Data company FICO is experiencing changing demand for credit scoring as banks find new ways to use analytics in meeting new regulations. Jane Cooper speaks to chief executive Will Lansing.

The buzz of big data has swept the banking industry, but there are many companies that were doing it long before it was even known by that name.

FICO is one such company, which has been using data to predict behaviour since the 1950s. Its FICO Score determines the fate of many lending decisions in the US: consumers with a high FICO Score can borrow more at a lower rate, while those with a low score will do their best to improve it.

In the past, companies were only prepared to pay for data analytics for big-stake decisions, such as mortgages and car loans, according to Will Lansing, chief executive of FICO. “If the stakes weren’t big enough, they would wing it,” he says. These days, however, the cost of analytics has come down, the precision has gone up and there is an appetite across most industries – such as telecoms and retail – to understand and predict consumer behaviour.

FICO Score

The 'score' is probably what FICO is best known for and it still accounts for a large portion of the company’s business. “The FICO Score is one-quarter of our revenue and three-quarters of our profit,” says Mr Lansing. And even outside the FICO Score business, the same intellectual property sits behind many of FICO’s other solutions. The FICO Score “is very important” to the overall company, Mr Lansing adds. 

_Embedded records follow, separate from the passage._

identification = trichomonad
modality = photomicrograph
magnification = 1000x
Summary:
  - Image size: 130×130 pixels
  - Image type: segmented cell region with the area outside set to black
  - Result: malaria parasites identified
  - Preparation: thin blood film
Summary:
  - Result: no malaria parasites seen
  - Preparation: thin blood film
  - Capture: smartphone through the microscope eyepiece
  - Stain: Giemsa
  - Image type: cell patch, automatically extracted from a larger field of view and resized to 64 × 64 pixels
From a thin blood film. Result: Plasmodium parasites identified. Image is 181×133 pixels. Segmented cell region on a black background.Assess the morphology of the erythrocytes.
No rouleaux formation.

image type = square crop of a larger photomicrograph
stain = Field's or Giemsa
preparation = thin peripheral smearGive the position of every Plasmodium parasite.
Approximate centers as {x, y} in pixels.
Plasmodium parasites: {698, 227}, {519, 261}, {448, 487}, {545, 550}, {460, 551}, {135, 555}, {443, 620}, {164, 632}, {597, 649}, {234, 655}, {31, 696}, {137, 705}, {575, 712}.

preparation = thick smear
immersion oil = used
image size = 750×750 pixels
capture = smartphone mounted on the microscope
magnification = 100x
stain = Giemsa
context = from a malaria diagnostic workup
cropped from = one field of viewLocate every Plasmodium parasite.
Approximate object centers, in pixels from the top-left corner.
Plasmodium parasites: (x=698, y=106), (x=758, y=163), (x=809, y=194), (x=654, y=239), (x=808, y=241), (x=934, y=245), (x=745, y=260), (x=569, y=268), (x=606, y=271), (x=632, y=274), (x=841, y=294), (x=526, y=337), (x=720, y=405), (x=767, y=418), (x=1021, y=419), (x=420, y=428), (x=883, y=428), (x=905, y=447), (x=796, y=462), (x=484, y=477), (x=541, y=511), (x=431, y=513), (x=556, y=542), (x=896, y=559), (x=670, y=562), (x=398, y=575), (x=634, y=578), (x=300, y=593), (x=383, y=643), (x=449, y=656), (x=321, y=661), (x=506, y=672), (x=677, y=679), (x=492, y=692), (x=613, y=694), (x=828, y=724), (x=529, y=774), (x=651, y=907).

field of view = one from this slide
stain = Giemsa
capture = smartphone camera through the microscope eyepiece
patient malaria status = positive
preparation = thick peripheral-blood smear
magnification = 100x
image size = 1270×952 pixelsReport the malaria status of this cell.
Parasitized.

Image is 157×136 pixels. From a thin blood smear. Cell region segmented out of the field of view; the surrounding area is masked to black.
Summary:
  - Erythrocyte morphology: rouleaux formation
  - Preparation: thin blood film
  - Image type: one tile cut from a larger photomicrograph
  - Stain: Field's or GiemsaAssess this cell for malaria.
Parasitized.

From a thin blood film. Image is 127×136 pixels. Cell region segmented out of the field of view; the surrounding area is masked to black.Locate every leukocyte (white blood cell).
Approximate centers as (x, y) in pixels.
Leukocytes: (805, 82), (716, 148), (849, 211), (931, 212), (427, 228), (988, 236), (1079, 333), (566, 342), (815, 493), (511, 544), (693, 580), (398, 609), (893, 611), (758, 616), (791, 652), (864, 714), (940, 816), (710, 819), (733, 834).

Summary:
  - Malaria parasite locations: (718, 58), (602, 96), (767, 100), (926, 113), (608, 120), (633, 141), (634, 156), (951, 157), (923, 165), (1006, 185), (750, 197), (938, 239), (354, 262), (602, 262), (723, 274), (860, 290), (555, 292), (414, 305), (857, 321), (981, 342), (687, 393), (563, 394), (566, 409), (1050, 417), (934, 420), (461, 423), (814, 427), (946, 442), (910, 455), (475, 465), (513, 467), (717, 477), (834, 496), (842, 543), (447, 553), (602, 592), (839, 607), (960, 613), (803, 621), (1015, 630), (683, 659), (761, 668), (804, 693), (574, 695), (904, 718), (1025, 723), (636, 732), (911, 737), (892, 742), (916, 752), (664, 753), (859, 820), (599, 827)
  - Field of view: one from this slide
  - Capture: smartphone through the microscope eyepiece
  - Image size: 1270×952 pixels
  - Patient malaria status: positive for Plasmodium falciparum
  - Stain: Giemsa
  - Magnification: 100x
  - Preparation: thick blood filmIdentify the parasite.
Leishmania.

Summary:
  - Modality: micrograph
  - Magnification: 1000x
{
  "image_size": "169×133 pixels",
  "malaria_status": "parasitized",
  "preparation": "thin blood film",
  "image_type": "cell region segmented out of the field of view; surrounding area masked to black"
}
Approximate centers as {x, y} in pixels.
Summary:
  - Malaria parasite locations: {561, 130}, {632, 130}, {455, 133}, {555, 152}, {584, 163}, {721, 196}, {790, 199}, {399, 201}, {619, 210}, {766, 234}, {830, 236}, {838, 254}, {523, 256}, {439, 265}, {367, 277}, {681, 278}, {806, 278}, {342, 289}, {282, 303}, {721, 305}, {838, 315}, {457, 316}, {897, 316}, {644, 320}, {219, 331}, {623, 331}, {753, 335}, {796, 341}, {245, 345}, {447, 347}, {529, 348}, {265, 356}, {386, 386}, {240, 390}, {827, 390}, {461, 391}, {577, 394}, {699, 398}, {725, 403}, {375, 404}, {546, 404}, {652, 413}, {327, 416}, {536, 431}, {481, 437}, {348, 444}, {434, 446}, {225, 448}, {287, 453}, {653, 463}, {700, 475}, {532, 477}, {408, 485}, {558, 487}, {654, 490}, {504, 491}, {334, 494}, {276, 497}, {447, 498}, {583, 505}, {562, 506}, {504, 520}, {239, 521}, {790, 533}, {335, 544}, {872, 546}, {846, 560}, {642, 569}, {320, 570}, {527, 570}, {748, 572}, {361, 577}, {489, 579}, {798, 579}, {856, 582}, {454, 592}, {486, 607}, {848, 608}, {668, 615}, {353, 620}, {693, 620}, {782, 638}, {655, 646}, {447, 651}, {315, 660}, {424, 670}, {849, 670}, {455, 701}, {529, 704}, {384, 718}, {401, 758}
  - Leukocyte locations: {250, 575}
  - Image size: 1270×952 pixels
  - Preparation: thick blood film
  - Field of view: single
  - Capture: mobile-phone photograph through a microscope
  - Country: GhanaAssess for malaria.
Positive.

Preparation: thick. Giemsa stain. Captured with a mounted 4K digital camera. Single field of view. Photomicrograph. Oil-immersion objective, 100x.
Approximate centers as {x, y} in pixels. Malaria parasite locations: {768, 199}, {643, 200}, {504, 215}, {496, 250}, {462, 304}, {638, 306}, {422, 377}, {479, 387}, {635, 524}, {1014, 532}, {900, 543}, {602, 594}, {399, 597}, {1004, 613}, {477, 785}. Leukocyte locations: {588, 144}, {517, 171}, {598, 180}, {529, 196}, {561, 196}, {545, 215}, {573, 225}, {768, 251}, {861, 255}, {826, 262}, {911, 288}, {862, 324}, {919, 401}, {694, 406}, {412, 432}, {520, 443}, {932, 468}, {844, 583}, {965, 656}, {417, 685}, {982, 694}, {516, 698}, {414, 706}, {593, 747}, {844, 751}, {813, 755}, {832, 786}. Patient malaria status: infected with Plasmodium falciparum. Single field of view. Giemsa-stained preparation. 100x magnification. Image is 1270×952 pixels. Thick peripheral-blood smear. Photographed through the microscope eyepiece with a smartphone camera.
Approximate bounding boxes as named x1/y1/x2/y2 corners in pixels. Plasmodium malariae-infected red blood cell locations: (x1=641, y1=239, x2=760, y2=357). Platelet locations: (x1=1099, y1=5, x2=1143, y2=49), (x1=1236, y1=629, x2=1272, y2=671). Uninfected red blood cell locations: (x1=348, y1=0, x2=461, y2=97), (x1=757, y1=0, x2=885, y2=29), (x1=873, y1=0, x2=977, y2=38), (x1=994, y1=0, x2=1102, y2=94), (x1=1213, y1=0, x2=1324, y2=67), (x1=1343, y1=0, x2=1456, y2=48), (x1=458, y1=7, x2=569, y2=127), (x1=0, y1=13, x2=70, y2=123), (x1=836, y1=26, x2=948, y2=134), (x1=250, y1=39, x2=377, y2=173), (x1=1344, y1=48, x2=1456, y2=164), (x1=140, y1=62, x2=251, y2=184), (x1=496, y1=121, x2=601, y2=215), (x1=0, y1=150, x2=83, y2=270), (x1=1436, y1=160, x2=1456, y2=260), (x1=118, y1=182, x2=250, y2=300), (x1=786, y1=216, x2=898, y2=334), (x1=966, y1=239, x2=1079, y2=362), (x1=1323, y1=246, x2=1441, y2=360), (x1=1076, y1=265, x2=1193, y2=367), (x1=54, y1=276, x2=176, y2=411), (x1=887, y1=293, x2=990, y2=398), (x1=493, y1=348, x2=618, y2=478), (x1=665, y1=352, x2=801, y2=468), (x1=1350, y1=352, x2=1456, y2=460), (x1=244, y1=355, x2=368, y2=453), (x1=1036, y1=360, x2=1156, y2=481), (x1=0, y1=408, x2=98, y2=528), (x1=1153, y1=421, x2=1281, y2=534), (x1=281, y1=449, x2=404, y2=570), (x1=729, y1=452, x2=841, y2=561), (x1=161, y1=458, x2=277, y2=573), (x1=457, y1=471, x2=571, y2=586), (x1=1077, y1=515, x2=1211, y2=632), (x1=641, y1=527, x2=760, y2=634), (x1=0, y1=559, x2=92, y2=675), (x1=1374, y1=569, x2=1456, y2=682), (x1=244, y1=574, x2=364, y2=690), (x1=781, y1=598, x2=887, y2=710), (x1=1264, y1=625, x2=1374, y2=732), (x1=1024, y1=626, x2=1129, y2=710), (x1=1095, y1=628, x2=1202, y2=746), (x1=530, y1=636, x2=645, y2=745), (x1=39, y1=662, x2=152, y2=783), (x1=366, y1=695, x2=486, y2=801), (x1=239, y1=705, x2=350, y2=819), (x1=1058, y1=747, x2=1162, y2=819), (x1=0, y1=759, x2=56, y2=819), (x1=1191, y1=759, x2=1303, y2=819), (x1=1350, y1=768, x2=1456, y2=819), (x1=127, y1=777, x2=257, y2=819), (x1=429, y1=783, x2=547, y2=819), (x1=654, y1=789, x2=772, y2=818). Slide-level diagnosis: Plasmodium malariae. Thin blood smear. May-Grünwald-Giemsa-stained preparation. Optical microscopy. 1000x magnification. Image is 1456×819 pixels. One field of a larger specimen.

Large financial institutions use the FICO Score to assess credit risk, but there are a number of start-up lenders that are using different methods to assess creditworthiness. Some lenders are using algorithms to assess an individual’s social connections on sites such as Facebook, LinkedIn and Twitter, and may even do a risk profile based on the content of an individual’s postings. FICO, however, does not use social media in its FICO Score. “The value of social media [for credit scoring] is probably overrated,” says Mr Lansing.

For lenders that target the unbanked – and people without a credit history – unconventional data sources may be appropriate, but for large banks that are dealing with the mass market, social media data would only cover a small proportion of their customer base.

Assessing risk

Assessing the credit risk of an individual has a long history, but more recently banks have needed to assess the risk of individuals from the perspective of anti-money laundering (AML) and know your customer (KYC) regulations. At a recent FT Live conference in London, this was one of the issues raised: it is easy to assess individuals and give them a credit score, but it is not as easy to do it from a sanctions perspective. So, can FICO’s intellectual property be applied to AML and KYC? Yes, says Mr Lansing.

In January 2015, FICO acquired Tonbeller, a company that specialises in financial crime prevention and compliance. Through the acquisition, FICO is now equipped to address the demand in the banking industry to comply with AML and KYC.

Tonbeller’s offering is a natural extension of FICO’s Falcon fraud prevention solution, says Mr Lansing. It is not about giving a binary yes-no answer, but rather a score based on a number of data points that says how far a transaction is from the norm. A financial institution can then look at the score and compare that with its own risk parameters to decide whether to allow the transaction or not.

Cyber security

“The same idea of scoring for behaviour can apply in the cyber security realm,” says Mr Lansing. While the areas of AML and cyber security solutions are coming together, so too are the roles within banks. Many heads of fraud at banks are now also the heads of financial crime, and so they are increasingly looking for solutions across the board.

Risk assessment is not the only use of predictive analytics and customers’ data can be used in other ways. But its use by financial institutions – and other companies – is seen by some as irritating or invasive. “There’s always going to be people who do it with a sledgehammer. When done well it should not be annoying, should have respect for privacy and should be a spot-on offer,” says Mr Lansing.

He adds that in the US there is a split in the business models of how data is used. Either a service is given for free so that the customer’s data can be used for lead generation or they can charge the customer and the data is not shared. “We will see customers choose different models,” says Mr Lansing.